## WHAT THIS TASK INVOLVES
Each entry in the block below needs to be copied out exactly.

## DATA FOR THIS TASK

........

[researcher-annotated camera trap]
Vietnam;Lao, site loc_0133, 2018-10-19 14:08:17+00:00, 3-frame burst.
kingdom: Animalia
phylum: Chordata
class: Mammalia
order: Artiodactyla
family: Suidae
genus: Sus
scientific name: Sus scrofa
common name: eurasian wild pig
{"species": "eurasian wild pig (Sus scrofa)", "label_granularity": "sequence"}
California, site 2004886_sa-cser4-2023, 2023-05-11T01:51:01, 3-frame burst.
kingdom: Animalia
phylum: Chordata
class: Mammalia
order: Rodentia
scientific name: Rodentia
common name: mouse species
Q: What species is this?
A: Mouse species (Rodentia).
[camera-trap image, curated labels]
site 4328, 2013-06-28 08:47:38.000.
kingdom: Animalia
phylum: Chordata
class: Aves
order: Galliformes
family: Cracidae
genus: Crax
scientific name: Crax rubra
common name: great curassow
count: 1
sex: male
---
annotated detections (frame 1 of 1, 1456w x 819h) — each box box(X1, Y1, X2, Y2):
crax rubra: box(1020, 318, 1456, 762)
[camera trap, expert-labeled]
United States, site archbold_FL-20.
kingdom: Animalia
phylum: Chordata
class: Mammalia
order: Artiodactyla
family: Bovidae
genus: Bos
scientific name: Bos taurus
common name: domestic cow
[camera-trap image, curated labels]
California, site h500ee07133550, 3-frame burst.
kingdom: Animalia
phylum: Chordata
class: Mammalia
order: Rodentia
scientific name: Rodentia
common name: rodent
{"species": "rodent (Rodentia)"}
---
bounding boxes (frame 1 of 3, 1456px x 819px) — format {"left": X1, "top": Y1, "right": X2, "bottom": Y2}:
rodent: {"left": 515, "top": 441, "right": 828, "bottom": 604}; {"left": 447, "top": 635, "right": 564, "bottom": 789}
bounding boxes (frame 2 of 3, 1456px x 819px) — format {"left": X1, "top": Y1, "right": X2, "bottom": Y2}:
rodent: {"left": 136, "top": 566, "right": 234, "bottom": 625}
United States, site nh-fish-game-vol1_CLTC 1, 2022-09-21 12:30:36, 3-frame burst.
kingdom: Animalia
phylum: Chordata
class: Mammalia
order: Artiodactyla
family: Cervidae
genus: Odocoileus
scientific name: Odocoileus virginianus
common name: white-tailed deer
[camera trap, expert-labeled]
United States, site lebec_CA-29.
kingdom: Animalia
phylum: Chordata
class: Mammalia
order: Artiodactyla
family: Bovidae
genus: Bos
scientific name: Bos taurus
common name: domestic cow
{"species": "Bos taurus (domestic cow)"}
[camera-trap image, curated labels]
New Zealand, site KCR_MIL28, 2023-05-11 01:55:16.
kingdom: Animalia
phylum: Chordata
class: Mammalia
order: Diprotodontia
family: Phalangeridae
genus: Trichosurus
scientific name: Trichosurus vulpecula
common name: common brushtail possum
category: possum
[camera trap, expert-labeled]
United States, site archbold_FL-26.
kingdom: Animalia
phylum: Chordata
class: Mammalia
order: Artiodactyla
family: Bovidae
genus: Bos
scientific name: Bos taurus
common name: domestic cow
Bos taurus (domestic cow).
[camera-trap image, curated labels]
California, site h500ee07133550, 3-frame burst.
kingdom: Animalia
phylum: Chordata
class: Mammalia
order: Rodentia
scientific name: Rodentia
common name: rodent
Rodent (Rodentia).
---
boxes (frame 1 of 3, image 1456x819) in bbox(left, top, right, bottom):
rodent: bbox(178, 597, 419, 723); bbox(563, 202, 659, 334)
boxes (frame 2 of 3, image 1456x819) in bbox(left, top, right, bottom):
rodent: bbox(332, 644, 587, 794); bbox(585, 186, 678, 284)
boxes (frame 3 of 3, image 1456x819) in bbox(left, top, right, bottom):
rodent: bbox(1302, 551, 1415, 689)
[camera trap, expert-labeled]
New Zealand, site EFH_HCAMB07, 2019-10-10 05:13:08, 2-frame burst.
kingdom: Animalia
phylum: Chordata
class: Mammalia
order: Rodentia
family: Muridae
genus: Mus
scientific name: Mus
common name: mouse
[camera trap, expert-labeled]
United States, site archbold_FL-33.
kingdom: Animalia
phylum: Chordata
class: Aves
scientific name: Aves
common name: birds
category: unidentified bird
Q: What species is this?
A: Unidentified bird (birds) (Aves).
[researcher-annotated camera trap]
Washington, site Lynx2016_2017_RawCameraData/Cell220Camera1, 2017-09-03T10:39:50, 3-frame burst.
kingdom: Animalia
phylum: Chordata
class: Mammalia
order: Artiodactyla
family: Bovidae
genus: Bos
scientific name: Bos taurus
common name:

........

## SOLUTION TO THE PROBLEM
[researcher-annotated camera trap]
Vietnam;Lao, site loc_0133, 2018-10-19 14:08:17+00:00, 3-frame burst.
kingdom: Animalia
phylum: Chordata
class: Mammalia
order: Artiodactyla
family: Suidae
genus: Sus
scientific name: Sus scrofa
common name: eurasian wild pig
{"species": "eurasian wild pig (Sus scrofa)", "label_granularity": "sequence"}
California, site 2004886_sa-cser4-2023, 2023-05-11T01:51:01, 3-frame burst.
kingdom: Animalia
phylum: Chordata
class: Mammalia
order: Rodentia
scientific name: Rodentia
common name: mouse species
Q: What species is this?
A: Mouse species (Rodentia).
[camera-trap image, curated labels]
site 4328, 2013-06-28 08:47:38.000.
kingdom: Animalia
phylum: Chordata
class: Aves
order: Galliformes
family: Cracidae
genus: Crax
scientific name: Crax rubra
common name: great curassow
count: 1
sex: male
---
annotated detections (frame 1 of 1, 1456w x 819h) — each box box(X1, Y1, X2, Y2):
crax rubra: box(1020, 318, 1456, 762)
[camera trap, expert-labeled]
United States, site archbold_FL-20.
kingdom: Animalia
phylum: Chordata
class: Mammalia
order: Artiodactyla
family: Bovidae
genus: Bos
scientific name: Bos taurus
common name: domestic cow
[camera-trap image, curated labels]
California, site h500ee07133550, 3-frame burst.
kingdom: Animalia
phylum: Chordata
class: Mammalia
order: Rodentia
scientific name: Rodentia
common name: rodent
{"species": "rodent (Rodentia)"}
---
bounding boxes (frame 1 of 3, 1456px x 819px) — format {"left": X1, "top": Y1, "right": X2, "bottom": Y2}:
rodent: {"left": 515, "top": 441, "right": 828, "bottom": 604}; {"left": 447, "top": 635, "right": 564, "bottom": 789}
bounding boxes (frame 2 of 3, 1456px x 819px) — format {"left": X1, "top": Y1, "right": X2, "bottom": Y2}:
rodent: {"left": 136, "top": 566, "right": 234, "bottom": 625}
United States, site nh-fish-game-vol1_CLTC 1, 2022-09-21 12:30:36, 3-frame burst.
kingdom: Animalia
phylum: Chordata
class: Mammalia
order: Artiodactyla
family: Cervidae
genus: Odocoileus
scientific name: Odocoileus virginianus
common name: white-tailed deer
[camera trap, expert-labeled]
United States, site lebec_CA-29.
kingdom: Animalia
phylum: Chordata
class: Mammalia
order: Artiodactyla
family: Bovidae
genus: Bos
scientific name: Bos taurus
common name: domestic cow
{"species": "Bos taurus (domestic cow)"}
[camera-trap image, curated labels]
New Zealand, site KCR_MIL28, 2023-05-11 01:55:16.
kingdom: Animalia
phylum: Chordata
class: Mammalia
order: Diprotodontia
family: Phalangeridae
genus: Trichosurus
scientific name: Trichosurus vulpecula
common name: common brushtail possum
category: possum
[camera trap, expert-labeled]
United States, site archbold_FL-26.
kingdom: Animalia
phylum: Chordata
class: Mammalia
order: Artiodactyla
family: Bovidae
genus: Bos
scientific name: Bos taurus
common name: domestic cow
Bos taurus (domestic cow).
[camera-trap image, curated labels]
California, site h500ee07133550, 3-frame burst.
kingdom: Animalia
phylum: Chordata
class: Mammalia
order: Rodentia
scientific name: Rodentia
common name: rodent
Rodent (Rodentia).
---
boxes (frame 1 of 3, image 1456x819) in bbox(left, top, right, bottom):
rodent: bbox(178, 597, 419, 723); bbox(563, 202, 659, 334)
boxes (frame 2 of 3, image 1456x819) in bbox(left, top, right, bottom):
rodent: bbox(332, 644, 587, 794); bbox(585, 186, 678, 284)
boxes (frame 3 of 3, image 1456x819) in bbox(left, top, right, bottom):
rodent: bbox(1302, 551, 1415, 689)
[camera trap, expert-labeled]
New Zealand, site EFH_HCAMB07, 2019-10-10 05:13:08, 2-frame burst.
kingdom: Animalia
phylum: Chordata
class: Mammalia
order: Rodentia
family: Muridae
genus: Mus
scientific name: Mus
common name: mouse
[camera trap, expert-labeled]
United States, site archbold_FL-33.
kingdom: Animalia
phylum: Chordata
class: Aves
scientific name: Aves
common name: birds
category: unidentified bird
Q: What species is this?
A: Unidentified bird (birds) (Aves).
[researcher-annotated camera trap]
Washington, site Lynx2016_2017_RawCameraData/Cell220Camera1, 2017-09-03T10:39:50, 3-frame burst.
kingdom: Animalia
phylum: Chordata
class: Mammalia
order: Artiodactyla
family: Bovidae
genus: Bos
scientific name: Bos taurus
common name:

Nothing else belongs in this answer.